### Texto para leitura
Já os n.ºs 5 e 6 do art. 10.º a que se refere o mencionado art. 12.º dizem respeito aos certificados do registo criminal requeridos por pessoas singulares para fins de emprego, público ou privado, ou para o exercício de profissão ou atividade em Portugal, e certificados do registo criminal requeridos por pessoas singulares para o exercício de qualquer profissão ou atividade para cujo exercício seja legalmente exigida a ausência, total ou parcial, de antecedentes criminais ou a avaliação da idoneidade da pessoa, ou que sejam requeridos para qualquer outra finalidade

 

Em relação à prática de crimes contra a liberdade e autodeterminação sexual, de relevar a Lei n.º 113/2009, de 17 de setembro, a que alude o referido art. 12.º da Lei n.º 37/2015, de 05 de maio.

 

Nos termos do n.º 1 do art. 2.º da Lei n.º 113/2009, de 17/09, “No recrutamento para profissões, empregos, funções ou atividades, públicas ou privadas, ainda que não remuneradas, cujo exercício envolva contacto regular com menores, a entidade recrutadora está obrigada a pedir ao candidato a apresentação de certificado de registo criminal e a ponderar a informação constante do certificado na aferição da idoneidade do candidato para o exercício das funções”.

### Registos extraídos
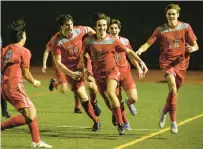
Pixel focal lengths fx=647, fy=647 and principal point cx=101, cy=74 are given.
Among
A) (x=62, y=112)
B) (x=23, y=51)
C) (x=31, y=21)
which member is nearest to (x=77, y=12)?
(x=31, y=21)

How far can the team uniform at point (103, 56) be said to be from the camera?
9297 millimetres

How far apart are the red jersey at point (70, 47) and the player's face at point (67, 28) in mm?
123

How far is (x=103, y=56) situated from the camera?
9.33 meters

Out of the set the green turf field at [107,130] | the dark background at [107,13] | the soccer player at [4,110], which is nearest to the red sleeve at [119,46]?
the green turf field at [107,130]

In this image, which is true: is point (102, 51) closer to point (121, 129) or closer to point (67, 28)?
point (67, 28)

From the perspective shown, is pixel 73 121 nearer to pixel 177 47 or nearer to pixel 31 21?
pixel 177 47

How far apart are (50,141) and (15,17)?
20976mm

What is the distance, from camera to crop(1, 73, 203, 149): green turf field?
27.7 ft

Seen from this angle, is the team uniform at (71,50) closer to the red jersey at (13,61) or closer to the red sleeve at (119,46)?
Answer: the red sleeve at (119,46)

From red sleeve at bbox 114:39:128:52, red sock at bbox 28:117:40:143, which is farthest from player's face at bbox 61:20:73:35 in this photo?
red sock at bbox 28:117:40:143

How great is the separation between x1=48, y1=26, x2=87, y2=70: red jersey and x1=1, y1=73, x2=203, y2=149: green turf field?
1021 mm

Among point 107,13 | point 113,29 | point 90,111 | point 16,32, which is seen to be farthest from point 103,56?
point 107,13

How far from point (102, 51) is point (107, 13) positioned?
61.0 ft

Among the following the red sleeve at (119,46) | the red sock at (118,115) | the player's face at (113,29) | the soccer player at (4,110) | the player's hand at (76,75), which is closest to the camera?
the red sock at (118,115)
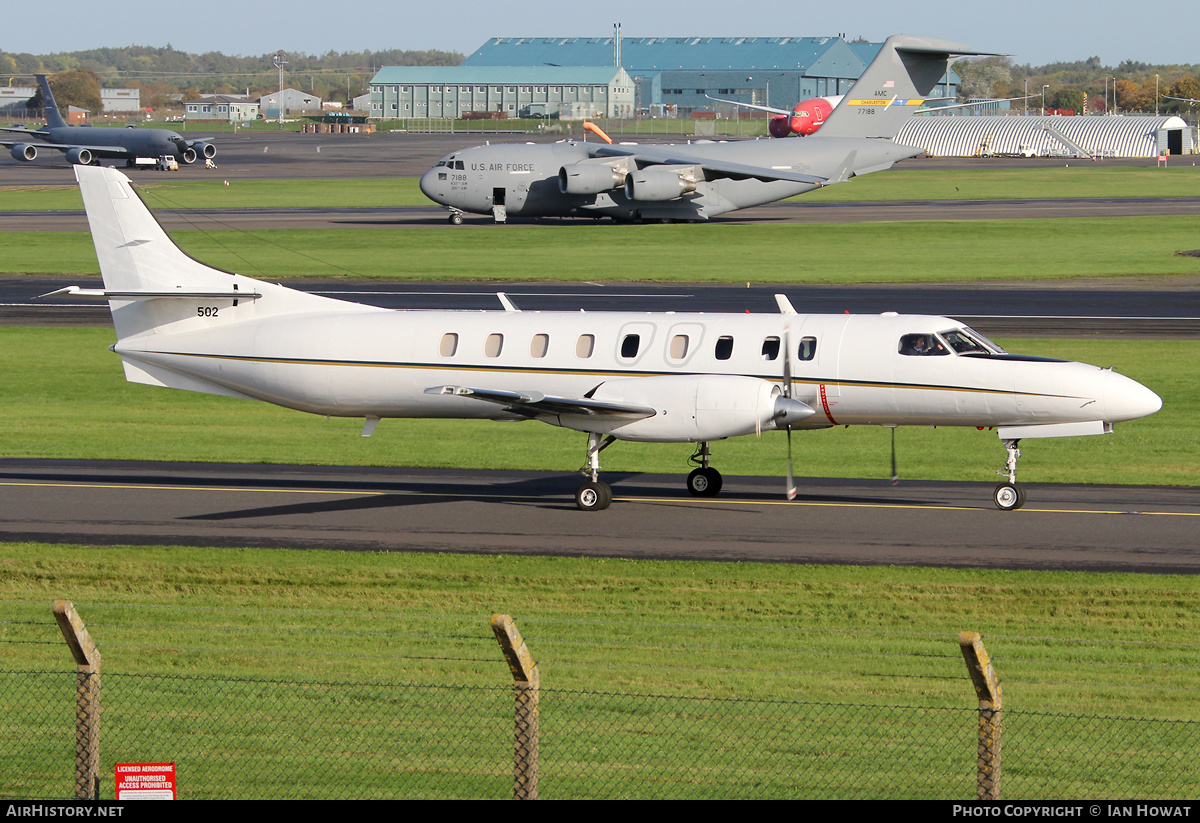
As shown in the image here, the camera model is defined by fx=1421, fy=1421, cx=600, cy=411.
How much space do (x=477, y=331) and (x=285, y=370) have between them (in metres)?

### Instruções de trabalho
a – Altere o trecho do texto sobre o registo criminal desde "Em relação à" até "05 de maio.", inclusive, substituindo "maio" por "junho".
b – Devolva cada linha da listagem em que aparece a palavra "shown".

### Respostas esperadas
a –
Em relação à prática de crimes contra a liberdade e autodeterminação sexual, de relevar a Lei n.º 113/2009, de 17 de setembro, a que alude o referido art. 12.º da Lei n.º 37/2015, de 05 de junho.

b –
From the perspective shown, is pixel 73 121 nearer to pixel 177 47 or nearer to pixel 31 21?
As shown in the image here, the camera model is defined by fx=1421, fy=1421, cx=600, cy=411.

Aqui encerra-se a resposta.